Copy every line of the material below word for word, without changing anything.

*** Entries shown Section Begins ***

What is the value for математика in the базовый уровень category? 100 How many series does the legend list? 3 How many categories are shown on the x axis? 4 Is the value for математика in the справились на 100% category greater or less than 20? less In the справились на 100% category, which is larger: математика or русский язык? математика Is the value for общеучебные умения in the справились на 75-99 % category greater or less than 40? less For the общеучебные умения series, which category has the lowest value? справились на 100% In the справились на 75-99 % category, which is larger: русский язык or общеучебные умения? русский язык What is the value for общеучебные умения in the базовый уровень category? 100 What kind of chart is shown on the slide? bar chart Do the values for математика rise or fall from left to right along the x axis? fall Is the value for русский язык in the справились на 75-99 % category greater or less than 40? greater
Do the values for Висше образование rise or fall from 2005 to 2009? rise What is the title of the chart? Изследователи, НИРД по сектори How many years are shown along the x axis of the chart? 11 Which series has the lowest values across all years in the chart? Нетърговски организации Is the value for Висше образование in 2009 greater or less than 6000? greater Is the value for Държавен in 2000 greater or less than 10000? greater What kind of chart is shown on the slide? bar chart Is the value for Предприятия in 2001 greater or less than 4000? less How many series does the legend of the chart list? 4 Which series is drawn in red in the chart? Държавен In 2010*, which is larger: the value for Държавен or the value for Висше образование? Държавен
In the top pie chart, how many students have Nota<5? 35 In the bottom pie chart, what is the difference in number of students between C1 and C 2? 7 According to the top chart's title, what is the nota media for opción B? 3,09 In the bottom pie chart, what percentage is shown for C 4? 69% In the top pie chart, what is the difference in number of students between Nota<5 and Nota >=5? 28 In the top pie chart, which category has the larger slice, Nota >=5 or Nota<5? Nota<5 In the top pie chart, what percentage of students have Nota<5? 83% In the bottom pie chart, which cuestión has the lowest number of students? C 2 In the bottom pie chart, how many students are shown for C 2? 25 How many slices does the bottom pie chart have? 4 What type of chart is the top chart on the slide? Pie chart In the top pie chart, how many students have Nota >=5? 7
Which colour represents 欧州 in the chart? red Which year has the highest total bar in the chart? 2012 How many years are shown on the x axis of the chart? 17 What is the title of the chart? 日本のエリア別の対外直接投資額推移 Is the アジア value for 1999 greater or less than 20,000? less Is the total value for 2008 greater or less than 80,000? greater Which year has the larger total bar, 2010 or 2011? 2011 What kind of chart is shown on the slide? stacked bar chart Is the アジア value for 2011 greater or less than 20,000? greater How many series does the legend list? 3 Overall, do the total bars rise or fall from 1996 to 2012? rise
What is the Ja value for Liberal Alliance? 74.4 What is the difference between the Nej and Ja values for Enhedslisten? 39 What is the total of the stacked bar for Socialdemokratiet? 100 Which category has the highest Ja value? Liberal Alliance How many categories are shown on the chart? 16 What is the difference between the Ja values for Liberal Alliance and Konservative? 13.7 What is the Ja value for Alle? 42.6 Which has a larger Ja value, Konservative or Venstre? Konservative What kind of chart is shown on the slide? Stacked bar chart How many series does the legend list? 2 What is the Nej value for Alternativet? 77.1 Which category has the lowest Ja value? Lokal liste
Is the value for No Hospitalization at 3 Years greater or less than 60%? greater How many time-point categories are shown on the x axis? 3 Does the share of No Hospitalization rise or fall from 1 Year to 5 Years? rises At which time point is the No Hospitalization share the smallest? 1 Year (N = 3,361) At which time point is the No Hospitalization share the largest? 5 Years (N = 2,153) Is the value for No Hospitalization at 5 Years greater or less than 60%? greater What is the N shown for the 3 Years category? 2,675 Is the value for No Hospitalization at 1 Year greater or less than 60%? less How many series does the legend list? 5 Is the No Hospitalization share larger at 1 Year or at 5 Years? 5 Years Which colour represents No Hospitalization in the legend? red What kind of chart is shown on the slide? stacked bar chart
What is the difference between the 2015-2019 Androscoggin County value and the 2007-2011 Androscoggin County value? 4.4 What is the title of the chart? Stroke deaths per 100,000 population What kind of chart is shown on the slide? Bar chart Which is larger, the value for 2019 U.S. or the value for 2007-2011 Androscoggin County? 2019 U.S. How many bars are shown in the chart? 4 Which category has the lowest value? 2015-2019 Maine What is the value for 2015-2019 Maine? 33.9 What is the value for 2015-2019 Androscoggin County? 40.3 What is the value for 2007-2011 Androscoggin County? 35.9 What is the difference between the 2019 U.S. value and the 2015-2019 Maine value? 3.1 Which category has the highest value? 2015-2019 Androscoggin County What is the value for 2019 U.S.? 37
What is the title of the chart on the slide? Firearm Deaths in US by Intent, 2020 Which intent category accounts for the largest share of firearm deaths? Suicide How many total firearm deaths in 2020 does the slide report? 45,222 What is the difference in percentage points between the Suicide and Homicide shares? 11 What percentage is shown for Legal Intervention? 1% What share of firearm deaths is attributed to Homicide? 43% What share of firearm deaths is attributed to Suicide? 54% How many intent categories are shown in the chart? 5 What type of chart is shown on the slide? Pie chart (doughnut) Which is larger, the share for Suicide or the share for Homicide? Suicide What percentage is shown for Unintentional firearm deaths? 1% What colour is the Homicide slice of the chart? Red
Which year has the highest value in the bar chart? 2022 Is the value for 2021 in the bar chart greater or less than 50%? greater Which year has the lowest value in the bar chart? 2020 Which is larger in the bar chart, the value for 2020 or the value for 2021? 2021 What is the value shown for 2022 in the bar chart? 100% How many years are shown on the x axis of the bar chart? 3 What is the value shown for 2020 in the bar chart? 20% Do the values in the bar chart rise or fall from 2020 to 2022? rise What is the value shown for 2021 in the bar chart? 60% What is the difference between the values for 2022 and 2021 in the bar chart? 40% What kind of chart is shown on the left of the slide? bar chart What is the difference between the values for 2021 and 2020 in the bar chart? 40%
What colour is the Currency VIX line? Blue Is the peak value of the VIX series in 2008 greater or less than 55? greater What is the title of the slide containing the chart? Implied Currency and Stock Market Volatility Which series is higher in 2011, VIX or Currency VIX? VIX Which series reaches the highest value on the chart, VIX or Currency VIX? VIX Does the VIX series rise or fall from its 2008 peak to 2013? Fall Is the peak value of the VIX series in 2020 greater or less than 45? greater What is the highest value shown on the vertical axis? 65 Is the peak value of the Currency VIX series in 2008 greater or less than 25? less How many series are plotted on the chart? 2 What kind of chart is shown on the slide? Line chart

*** Entries shown Section Ends ***

### Response for this exercise
What is the value for математика in the базовый уровень category? 100 How many series does the legend list? 3 How many categories are shown on the x axis? 4 Is the value for математика in the справились на 100% category greater or less than 20? less In the справились на 100% category, which is larger: математика or русский язык? математика Is the value for общеучебные умения in the справились на 75-99 % category greater or less than 40? less For the общеучебные умения series, which category has the lowest value? справились на 100% In the справились на 75-99 % category, which is larger: русский язык or общеучебные умения? русский язык What is the value for общеучебные умения in the базовый уровень category? 100 What kind of chart is shown on the slide? bar chart Do the values for математика rise or fall from left to right along the x axis? fall Is the value for русский язык in the справились на 75-99 % category greater or less than 40? greater
Do the values for Висше образование rise or fall from 2005 to 2009? rise What is the title of the chart? Изследователи, НИРД по сектори How many years are shown along the x axis of the chart? 11 Which series has the lowest values across all years in the chart? Нетърговски организации Is the value for Висше образование in 2009 greater or less than 6000? greater Is the value for Държавен in 2000 greater or less than 10000? greater What kind of chart is shown on the slide? bar chart Is the value for Предприятия in 2001 greater or less than 4000? less How many series does the legend of the chart list? 4 Which series is drawn in red in the chart? Държавен In 2010*, which is larger: the value for Държавен or the value for Висше образование? Държавен
In the top pie chart, how many students have Nota<5? 35 In the bottom pie chart, what is the difference in number of students between C1 and C 2? 7 According to the top chart's title, what is the nota media for opción B? 3,09 In the bottom pie chart, what percentage is shown for C 4? 69% In the top pie chart, what is the difference in number of students between Nota<5 and Nota >=5? 28 In the top pie chart, which category has the larger slice, Nota >=5 or Nota<5? Nota<5 In the top pie chart, what percentage of students have Nota<5? 83% In the bottom pie chart, which cuestión has the lowest number of students? C 2 In the bottom pie chart, how many students are shown for C 2? 25 How many slices does the bottom pie chart have? 4 What type of chart is the top chart on the slide? Pie chart In the top pie chart, how many students have Nota >=5? 7
Which colour represents 欧州 in the chart? red Which year has the highest total bar in the chart? 2012 How many years are shown on the x axis of the chart? 17 What is the title of the chart? 日本のエリア別の対外直接投資額推移 Is the アジア value for 1999 greater or less than 20,000? less Is the total value for 2008 greater or less than 80,000? greater Which year has the larger total bar, 2010 or 2011? 2011 What kind of chart is shown on the slide? stacked bar chart Is the アジア value for 2011 greater or less than 20,000? greater How many series does the legend list? 3 Overall, do the total bars rise or fall from 1996 to 2012? rise
What is the Ja value for Liberal Alliance? 74.4 What is the difference between the Nej and Ja values for Enhedslisten? 39 What is the total of the stacked bar for Socialdemokratiet? 100 Which category has the highest Ja value? Liberal Alliance How many categories are shown on the chart? 16 What is the difference between the Ja values for Liberal Alliance and Konservative? 13.7 What is the Ja value for Alle? 42.6 Which has a larger Ja value, Konservative or Venstre? Konservative What kind of chart is shown on the slide? Stacked bar chart How many series does the legend list? 2 What is the Nej value for Alternativet? 77.1 Which category has the lowest Ja value? Lokal liste
Is the value for No Hospitalization at 3 Years greater or less than 60%? greater How many time-point categories are shown on the x axis? 3 Does the share of No Hospitalization rise or fall from 1 Year to 5 Years? rises At which time point is the No Hospitalization share the smallest? 1 Year (N = 3,361) At which time point is the No Hospitalization share the largest? 5 Years (N = 2,153) Is the value for No Hospitalization at 5 Years greater or less than 60%? greater What is the N shown for the 3 Years category? 2,675 Is the value for No Hospitalization at 1 Year greater or less than 60%? less How many series does the legend list? 5 Is the No Hospitalization share larger at 1 Year or at 5 Years? 5 Years Which colour represents No Hospitalization in the legend? red What kind of chart is shown on the slide? stacked bar chart
What is the difference between the 2015-2019 Androscoggin County value and the 2007-2011 Androscoggin County value? 4.4 What is the title of the chart? Stroke deaths per 100,000 population What kind of chart is shown on the slide? Bar chart Which is larger, the value for 2019 U.S. or the value for 2007-2011 Androscoggin County? 2019 U.S. How many bars are shown in the chart? 4 Which category has the lowest value? 2015-2019 Maine What is the value for 2015-2019 Maine? 33.9 What is the value for 2015-2019 Androscoggin County? 40.3 What is the value for 2007-2011 Androscoggin County? 35.9 What is the difference between the 2019 U.S. value and the 2015-2019 Maine value? 3.1 Which category has the highest value? 2015-2019 Androscoggin County What is the value for 2019 U.S.? 37
What is the title of the chart on the slide? Firearm Deaths in US by Intent, 2020 Which intent category accounts for the largest share of firearm deaths? Suicide How many total firearm deaths in 2020 does the slide report? 45,222 What is the difference in percentage points between the Suicide and Homicide shares? 11 What percentage is shown for Legal Intervention? 1% What share of firearm deaths is attributed to Homicide? 43% What share of firearm deaths is attributed to Suicide? 54% How many intent categories are shown in the chart? 5 What type of chart is shown on the slide? Pie chart (doughnut) Which is larger, the share for Suicide or the share for Homicide? Suicide What percentage is shown for Unintentional firearm deaths? 1% What colour is the Homicide slice of the chart? Red
Which year has the highest value in the bar chart? 2022 Is the value for 2021 in the bar chart greater or less than 50%? greater Which year has the lowest value in the bar chart? 2020 Which is larger in the bar chart, the value for 2020 or the value for 2021? 2021 What is the value shown for 2022 in the bar chart? 100% How many years are shown on the x axis of the bar chart? 3 What is the value shown for 2020 in the bar chart? 20% Do the values in the bar chart rise or fall from 2020 to 2022? rise What is the value shown for 2021 in the bar chart? 60% What is the difference between the values for 2022 and 2021 in the bar chart? 40% What kind of chart is shown on the left of the slide? bar chart What is the difference between the values for 2021 and 2020 in the bar chart? 40%
What colour is the Currency VIX line? Blue Is the peak value of the VIX series in 2008 greater or less than 55? greater What is the title of the slide containing the chart? Implied Currency and Stock Market Volatility Which series is higher in 2011, VIX or Currency VIX? VIX Which series reaches the highest value on the chart, VIX or Currency VIX? VIX Does the VIX series rise or fall from its 2008 peak to 2013? Fall Is the peak value of the VIX series in 2020 greater or less than 45? greater What is the highest value shown on the vertical axis? 65 Is the peak value of the Currency VIX series in 2008 greater or less than 25? less How many series are plotted on the chart? 2 What kind of chart is shown on the slide? Line chart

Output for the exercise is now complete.